*TEXT SECTION*:
#####

Neutral Citation Number: [2021] EWHC 1916 (Admin)
Case No: CO/4603/2020
IN THE HIGH COURT OF JUSTICE
QUEEN'S BENCH DIVISION
ADMINISTRATIVE COURT

Royal Courts of Justice

Strand, London, WC2A 2LL

Date: 8th July 2021

Before :

MR JUSTICE FORDHAM

Between :

MARIA SIMONA POP

Appellant

- and -

TARGU-MURES DISTRICT COURT (ROMANIA)

Respondent

The Appellant appeared in person

The Respondent did not appear and was not represented

--------------------------

Hearing date: 8.7.21

Judgment as delivered in open court at the hearing

Approved Judgment

I direct that no official shorthand note shall be taken of this Judgment and that copies of this version as handed down may be treated as authentic.

.............................

THE HON. MR JUSTICE FORDHAM

Note: This judgment was produced for the parties, approved by the Judge, after using voice-recognition software during an ex tempore judgment in a Coronavirus remote hearing.

MR JUSTICE FORDHAM :

Introduction

1.

This is a renewed application for permission to appeal on Article 8 ECHR grounds in an extradition case. On 28 May 2021 Sir Ross Cranston refused permission to appeal on that Article 8 ground. He stayed an application to rely on a section 2 and Article 6 argument, pending resolution of that issue of principle in a lead case. The Appellant’s solicitors (who still act on the section 2/Article 6 issue) filed a notice of renewal on Article 8 grounds on her behalf so that she could address the Court herself. They also ensured that the court had a bundle of materials. The solicitors had told the court that there was an application to rely on new evidence which was updated medical evidence. They later informed the Court, yesterday, that that application was no longer being made (at least by them). But the Appellant told the Court by email yesterday and today that she did want to rely on that new evidence. She asked me to read it and I have read it. I have taken into account and if I took the view that it was capable of being decisive in her favour, I would grant permission to rely on it. The mode of hearing was by MS Teams, as the Appellant’s solicitors had requested on her behalf. That is because she lives and works in a Leicester care home. In the context of the pandemic, she was understandably anxious to eliminate any risk to herself or to anyone else from her travelling to or being present in a court room. I am quite satisfied that the mode of hearing was necessary and proportionate, that there was no prejudice to anybody’s interests, and that the open justice principle has been secured. As always, the case and its start time were published in the cause list together with an email address usable by any member of the press or public who wished to observe.

Interpreter

2.

#####

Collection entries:
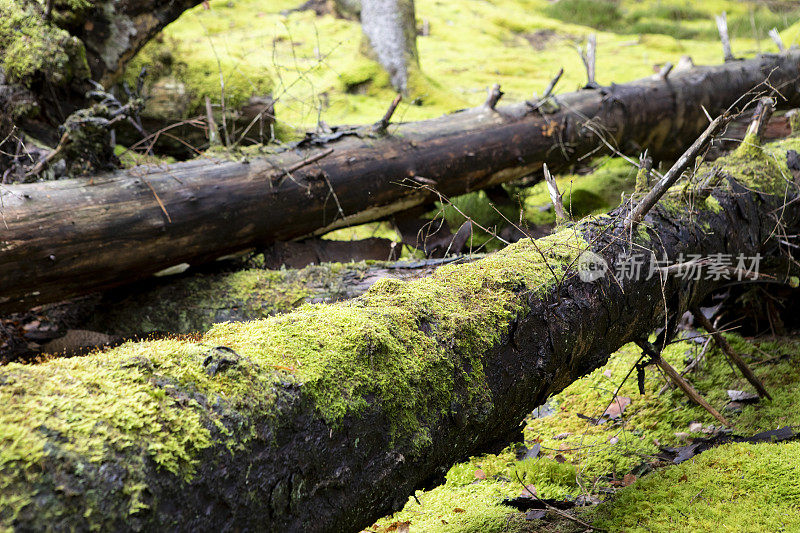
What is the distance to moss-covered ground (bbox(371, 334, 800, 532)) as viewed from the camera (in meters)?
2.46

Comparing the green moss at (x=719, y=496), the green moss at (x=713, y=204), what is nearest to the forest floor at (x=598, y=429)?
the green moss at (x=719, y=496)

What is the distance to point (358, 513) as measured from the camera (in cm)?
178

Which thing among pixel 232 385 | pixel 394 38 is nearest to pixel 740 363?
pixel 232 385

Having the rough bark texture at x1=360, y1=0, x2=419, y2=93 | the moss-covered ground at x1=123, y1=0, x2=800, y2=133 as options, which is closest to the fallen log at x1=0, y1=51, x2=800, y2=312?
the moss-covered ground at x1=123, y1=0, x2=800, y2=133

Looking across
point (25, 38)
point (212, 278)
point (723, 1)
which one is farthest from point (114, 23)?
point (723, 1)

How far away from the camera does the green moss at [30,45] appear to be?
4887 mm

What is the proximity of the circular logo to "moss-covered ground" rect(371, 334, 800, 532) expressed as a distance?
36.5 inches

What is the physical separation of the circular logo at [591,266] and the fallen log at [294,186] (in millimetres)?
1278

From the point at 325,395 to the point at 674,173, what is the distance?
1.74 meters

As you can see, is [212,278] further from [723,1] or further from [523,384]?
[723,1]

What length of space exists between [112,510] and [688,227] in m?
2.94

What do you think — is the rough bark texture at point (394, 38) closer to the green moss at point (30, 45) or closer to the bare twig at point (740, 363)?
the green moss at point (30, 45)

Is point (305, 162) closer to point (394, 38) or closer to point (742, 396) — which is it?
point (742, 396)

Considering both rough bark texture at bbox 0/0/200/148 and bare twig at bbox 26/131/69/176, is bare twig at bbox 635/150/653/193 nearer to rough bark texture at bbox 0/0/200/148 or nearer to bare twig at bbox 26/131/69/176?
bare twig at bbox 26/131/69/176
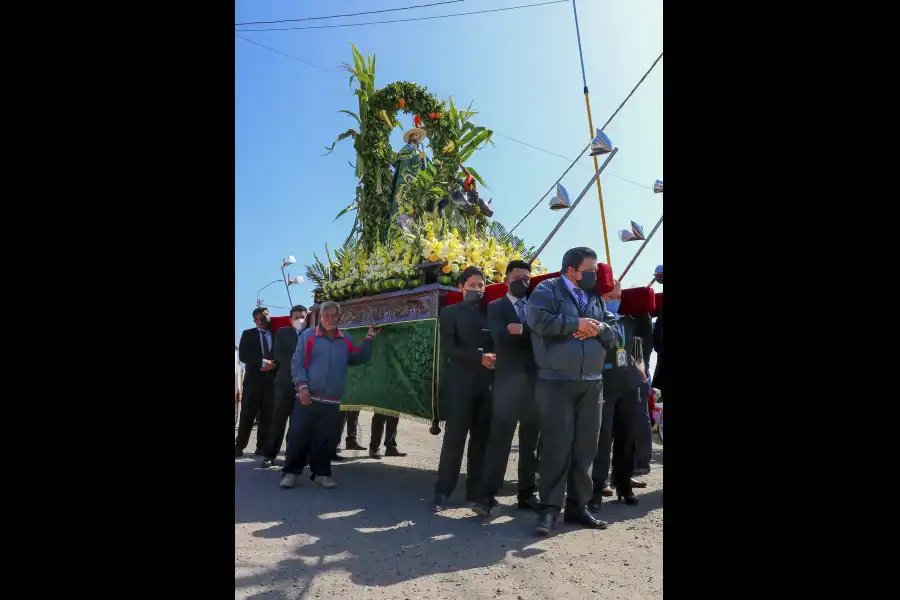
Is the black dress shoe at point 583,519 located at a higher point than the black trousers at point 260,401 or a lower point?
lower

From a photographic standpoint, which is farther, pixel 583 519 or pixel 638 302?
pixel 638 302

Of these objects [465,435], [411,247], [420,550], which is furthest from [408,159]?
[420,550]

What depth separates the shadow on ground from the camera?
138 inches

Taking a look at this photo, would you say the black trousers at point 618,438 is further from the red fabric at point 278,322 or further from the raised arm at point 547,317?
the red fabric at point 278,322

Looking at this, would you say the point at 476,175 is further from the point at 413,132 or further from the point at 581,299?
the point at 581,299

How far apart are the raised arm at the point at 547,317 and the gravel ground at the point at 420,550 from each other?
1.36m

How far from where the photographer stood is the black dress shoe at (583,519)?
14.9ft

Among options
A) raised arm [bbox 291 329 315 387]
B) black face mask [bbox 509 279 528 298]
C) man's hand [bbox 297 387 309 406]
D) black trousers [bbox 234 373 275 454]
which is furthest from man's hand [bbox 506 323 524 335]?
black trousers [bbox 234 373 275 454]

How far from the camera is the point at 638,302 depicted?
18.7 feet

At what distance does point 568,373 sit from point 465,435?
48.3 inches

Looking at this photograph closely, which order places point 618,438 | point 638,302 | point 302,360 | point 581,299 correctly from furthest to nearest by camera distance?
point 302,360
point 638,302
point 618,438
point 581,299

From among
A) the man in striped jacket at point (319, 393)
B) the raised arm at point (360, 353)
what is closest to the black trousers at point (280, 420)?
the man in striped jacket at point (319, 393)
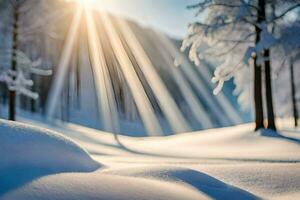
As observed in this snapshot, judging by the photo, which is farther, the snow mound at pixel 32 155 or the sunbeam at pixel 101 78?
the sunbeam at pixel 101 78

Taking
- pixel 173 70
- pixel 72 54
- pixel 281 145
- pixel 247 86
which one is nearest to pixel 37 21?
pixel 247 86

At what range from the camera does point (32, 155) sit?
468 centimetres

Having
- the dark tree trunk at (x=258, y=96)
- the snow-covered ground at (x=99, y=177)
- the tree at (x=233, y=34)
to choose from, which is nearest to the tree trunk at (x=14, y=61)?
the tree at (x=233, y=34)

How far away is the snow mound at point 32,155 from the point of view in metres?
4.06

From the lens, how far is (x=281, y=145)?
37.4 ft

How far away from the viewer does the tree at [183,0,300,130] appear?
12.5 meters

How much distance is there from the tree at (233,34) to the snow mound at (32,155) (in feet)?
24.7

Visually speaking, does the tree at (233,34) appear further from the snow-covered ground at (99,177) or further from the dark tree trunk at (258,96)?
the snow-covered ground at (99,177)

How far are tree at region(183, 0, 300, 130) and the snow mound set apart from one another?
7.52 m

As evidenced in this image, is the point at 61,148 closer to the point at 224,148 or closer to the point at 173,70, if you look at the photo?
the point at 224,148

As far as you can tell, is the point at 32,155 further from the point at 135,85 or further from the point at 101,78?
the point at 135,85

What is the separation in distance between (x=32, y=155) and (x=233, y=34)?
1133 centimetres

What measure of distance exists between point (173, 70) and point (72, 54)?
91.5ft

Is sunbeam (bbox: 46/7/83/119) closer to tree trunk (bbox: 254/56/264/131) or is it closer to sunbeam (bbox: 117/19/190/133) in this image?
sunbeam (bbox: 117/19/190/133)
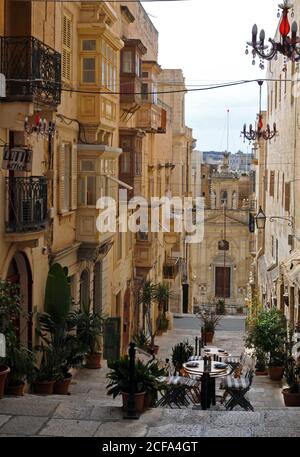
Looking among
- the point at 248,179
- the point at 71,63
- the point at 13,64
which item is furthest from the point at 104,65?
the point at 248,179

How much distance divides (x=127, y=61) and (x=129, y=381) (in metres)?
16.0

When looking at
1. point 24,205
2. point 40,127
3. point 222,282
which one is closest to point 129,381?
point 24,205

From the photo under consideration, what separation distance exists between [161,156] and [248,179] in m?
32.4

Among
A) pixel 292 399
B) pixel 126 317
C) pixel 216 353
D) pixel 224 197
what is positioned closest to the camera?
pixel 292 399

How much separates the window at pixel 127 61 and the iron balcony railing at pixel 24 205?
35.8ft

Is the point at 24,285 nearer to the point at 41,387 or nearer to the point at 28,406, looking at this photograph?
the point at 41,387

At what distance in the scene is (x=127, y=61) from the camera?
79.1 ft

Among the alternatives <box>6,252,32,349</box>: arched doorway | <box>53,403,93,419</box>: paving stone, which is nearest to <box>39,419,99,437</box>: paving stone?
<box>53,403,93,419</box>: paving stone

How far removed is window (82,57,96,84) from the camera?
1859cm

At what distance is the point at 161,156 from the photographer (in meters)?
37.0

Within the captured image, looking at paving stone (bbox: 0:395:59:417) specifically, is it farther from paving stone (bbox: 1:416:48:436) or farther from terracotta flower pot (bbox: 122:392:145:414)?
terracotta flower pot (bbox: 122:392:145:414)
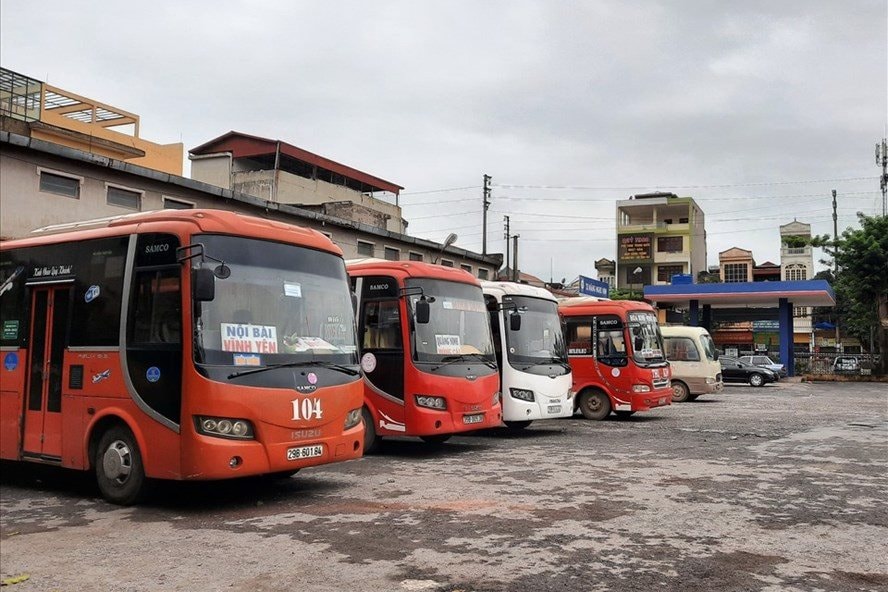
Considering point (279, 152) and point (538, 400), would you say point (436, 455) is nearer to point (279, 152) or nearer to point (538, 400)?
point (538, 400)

#####

*QUESTIONS ON THE MATERIAL*:
A: Answer these questions from the judgment:
(i) Who refused permission to appeal on the Article 8 ground on 28 May 2021?
(ii) Where does the Appellant live and work?
(iii) By what means was the hearing conducted?
B: Copy the part of the judgment that opens with the words containing "The Appellant appeared" and closes with "treated as authentic.".
Base every answer on the judgment alone, not on the lines.

*ANSWER SET*:
A:
(i) Sir Ross Cranston
(ii) In a Leicester care home
(iii) By MS Teams

B:
The Appellant appeared in person

The Respondent did not appear and was not represented

--------------------------

Hearing date: 8.7.21

Judgment as delivered in open court at the hearing

Approved Judgment

I direct that no official shorthand note shall be taken of this Judgment and that copies of this version as handed down may be treated as authentic.